··· Extrait cité ···
Texte intégral
N. Demorand.- Le RSA, Revenu de Solidarité Active pour lequel vous avez accepté d'entrer au Gouvernement est donc dans les rails, direction l'Assemblée nationale. Juste un mot rapide. Vous êtes fier d'avoir réussi à rendre réel, concret, ce dispositif ?
Soulagé en tout cas, et...
Fier ?
Non. "Fier" ce n'est pas le mot, vraiment, c'est plus soulagé et plus soulagé qu'autre chose, et puis, volontaire. Non, pas de fierté.
Vous redoutez une rude bataille parlementaire ?
···
Consigne >> Recopiez toutes les phrases de l'extrait cité qui se terminent par un point d'interrogation.
··· Données ···
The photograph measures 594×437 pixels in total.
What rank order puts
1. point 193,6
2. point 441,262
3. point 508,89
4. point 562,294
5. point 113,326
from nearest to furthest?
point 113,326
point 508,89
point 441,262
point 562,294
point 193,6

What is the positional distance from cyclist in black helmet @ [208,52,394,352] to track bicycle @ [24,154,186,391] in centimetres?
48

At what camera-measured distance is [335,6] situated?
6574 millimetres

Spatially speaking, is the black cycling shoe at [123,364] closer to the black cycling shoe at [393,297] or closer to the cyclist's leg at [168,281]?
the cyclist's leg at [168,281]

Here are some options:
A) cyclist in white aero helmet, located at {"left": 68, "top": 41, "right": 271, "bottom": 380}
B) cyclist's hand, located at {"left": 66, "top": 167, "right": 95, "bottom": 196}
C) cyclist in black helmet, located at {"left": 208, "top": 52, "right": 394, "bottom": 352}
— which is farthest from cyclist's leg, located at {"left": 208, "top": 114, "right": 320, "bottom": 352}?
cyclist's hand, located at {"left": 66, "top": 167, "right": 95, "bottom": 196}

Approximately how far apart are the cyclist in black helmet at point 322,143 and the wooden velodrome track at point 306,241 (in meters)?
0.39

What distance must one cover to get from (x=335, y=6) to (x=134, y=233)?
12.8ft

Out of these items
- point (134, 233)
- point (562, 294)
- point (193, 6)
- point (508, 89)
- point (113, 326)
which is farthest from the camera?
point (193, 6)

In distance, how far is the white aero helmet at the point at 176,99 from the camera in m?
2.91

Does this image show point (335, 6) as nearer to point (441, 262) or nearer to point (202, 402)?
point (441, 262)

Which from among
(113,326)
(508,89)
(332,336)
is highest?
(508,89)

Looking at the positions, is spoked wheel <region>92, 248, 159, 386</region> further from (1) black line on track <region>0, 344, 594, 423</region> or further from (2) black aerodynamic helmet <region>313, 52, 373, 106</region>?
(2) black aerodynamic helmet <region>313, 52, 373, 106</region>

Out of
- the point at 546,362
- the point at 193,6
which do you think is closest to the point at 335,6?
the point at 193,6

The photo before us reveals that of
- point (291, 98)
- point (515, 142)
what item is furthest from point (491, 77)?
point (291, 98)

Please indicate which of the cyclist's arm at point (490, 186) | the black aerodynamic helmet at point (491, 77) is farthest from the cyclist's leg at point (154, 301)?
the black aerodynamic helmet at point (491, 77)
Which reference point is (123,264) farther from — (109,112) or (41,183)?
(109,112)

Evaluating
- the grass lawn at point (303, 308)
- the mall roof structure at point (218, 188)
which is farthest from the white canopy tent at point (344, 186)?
···
Réponse attendue >>
Vous êtes fier d'avoir réussi à rendre réel, concret, ce dispositif ?
Fier ?
Vous redoutez une rude bataille parlementaire ?